* Texte de l'exercice:
Umar ibn Khattab était mécontent de cet accord et demanda furieusement : « Cet accord ne sera-t-il pas une honte pour nous dans notre religion ? » (Ibn Hichâm, Sîra, 2/317)
Umar et ses amis partageant les mêmes idées ont été persuadés après avoir parlé au Prophète (P), et les événements futurs ont révélé que l’accord apportait de nombreux avantages pour les musulmans et l’Islam.
Seulement deux ans après l’accord, La Mecque a été capturée par les musulmans et la Kaaba a été débarrassée des idoles.
L’armée d’Ousama
Lorsque le Prophète (P) gisait sur son lit de mort, il décida d’envoyer une armée pour combattre une force byzantine qui menaçait Médine. Il rassembla une armée, fit d’Ousama ibn Zayd leur commandant et lui ordonna de partir le plus tôt possible. Il insista tellement pour le faire que malgré sa grave maladie, il répéta à plusieurs reprises : « Préparez l’armée d’Ousama ! La malédiction de Dieu soit sur ceux qui restent en arrière ! »
Cet événement a divisé les musulmans en deux groupes : ceux qui ont insisté pour partir et ceux qui ont insisté pour rester. Ce dernier groupe a soutenu que la santé du Prophète (P) s’empirait et qu’ils ne pouvaient pas tolérer d’être loin du Prophète (P). Ils voulaient rester jusqu’à ce que la situation du Prophète (P) se stabilise. (Shahrestani, AL-Milal wa al-Nihal, 1/29-30)
Tabari, décrivant les événements du 632, rapporte que certains des Compagnons ne considéraient pas Ousama capable de diriger l’armée et ont donc refusé de l’accompagner dans la guerre.
Lorsque le Prophète (P) entendit parler de cette désobéissance, il dit : « Il est digne de commander l’armée. Vous disiez les mêmes choses avant alors qu’il était capable de commander. » (Tabari, Histoire, 2/29)
La Calamité du jeudi
Il y a aussi un autre exemple de la désobéissance des Compagnons, qui concerne les derniers jours de la vie du Prophète (P). Selon Ibn Abbas, lorsque la santé du Prophète (P) s’empira dans les derniers jours de sa vie, (un jeudi) il ordonna à ceux qui étaient assemblés : « Apportez-moi de l’encre et du papier afin que je puisse écrire quelque chose qui vous empêchera de vous égarer. » Umar expliqua que le Prophète (P) était extrêmement malade et que le Livre de Dieu leur suffisait. Ainsi, une querelle éclata entre ceux qui insistaient pour apporter de l’encre et du papier et d’autres qui refusaient.

* Données à examiner:

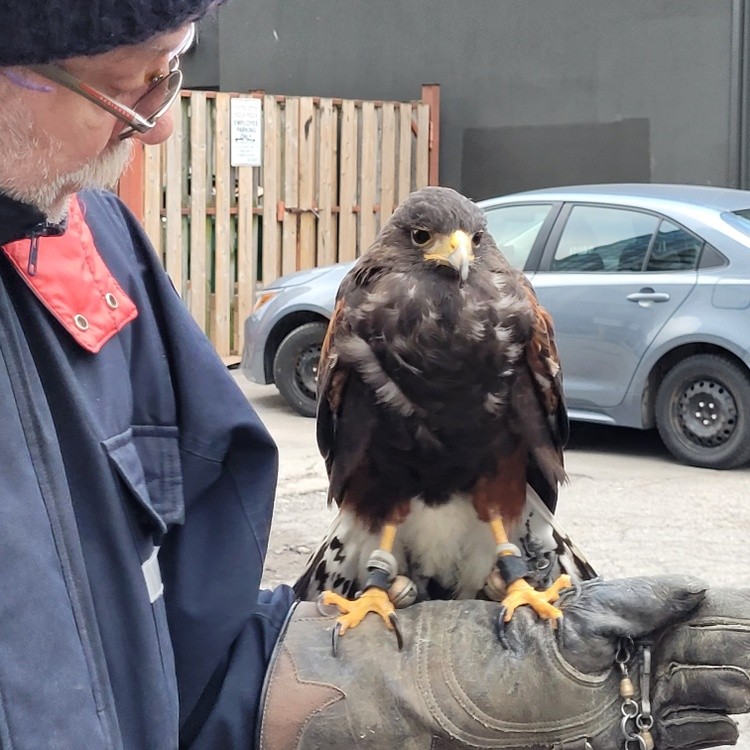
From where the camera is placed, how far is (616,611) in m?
...
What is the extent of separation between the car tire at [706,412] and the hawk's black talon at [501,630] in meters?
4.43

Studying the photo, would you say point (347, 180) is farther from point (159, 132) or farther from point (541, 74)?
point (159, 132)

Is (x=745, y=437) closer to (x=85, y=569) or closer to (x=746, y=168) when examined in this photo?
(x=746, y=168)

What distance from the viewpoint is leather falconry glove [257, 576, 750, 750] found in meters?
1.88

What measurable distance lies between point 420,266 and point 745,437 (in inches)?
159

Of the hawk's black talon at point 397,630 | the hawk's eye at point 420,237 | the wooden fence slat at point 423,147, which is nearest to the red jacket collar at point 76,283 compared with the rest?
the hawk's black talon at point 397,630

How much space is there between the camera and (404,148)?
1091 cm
==
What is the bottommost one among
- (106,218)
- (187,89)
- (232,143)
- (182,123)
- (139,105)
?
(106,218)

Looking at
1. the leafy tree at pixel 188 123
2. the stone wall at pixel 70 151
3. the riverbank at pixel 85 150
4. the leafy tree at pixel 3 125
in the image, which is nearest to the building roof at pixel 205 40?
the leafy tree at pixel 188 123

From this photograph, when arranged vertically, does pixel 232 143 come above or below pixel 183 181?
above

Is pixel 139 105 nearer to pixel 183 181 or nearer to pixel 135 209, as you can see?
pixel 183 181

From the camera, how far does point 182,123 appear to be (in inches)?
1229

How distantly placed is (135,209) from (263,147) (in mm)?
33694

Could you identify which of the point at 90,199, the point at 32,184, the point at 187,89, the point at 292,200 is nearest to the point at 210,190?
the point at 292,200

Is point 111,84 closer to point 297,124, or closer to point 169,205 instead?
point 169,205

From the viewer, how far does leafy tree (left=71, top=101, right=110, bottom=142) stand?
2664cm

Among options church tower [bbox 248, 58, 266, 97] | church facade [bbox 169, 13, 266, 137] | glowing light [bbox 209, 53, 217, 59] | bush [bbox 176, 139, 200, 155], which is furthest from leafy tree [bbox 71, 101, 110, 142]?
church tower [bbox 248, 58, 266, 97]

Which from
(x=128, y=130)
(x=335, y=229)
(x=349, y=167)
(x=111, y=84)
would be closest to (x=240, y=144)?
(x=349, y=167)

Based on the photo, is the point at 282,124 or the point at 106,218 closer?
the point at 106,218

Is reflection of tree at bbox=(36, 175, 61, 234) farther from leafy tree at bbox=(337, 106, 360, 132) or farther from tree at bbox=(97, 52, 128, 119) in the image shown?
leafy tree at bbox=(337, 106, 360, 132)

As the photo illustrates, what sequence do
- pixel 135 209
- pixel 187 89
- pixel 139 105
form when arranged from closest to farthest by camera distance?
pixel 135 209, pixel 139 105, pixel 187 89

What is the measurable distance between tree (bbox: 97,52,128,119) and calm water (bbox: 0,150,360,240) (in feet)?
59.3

* Consigne:
Répondez, s'il vous plaît, à ces questions sur le texte de l'exercice :
(a) Combien de temps après l'accord La Mecque a-t-elle été capturée par les musulmans ?
(b) Qui le Prophète (P) nomma-t-il commandant de l'armée envoyée contre la force byzantine ?
(c) Quel jour le Prophète (P) demanda-t-il qu'on lui apporte de l'encre et du papier ?
Ce matériel est distinct du texte et n'y est pas lié.

* Résultat de l'exercice:
(a) Seulement deux ans après l'accord.
(b) Ousama ibn Zayd.
(c) Un jeudi.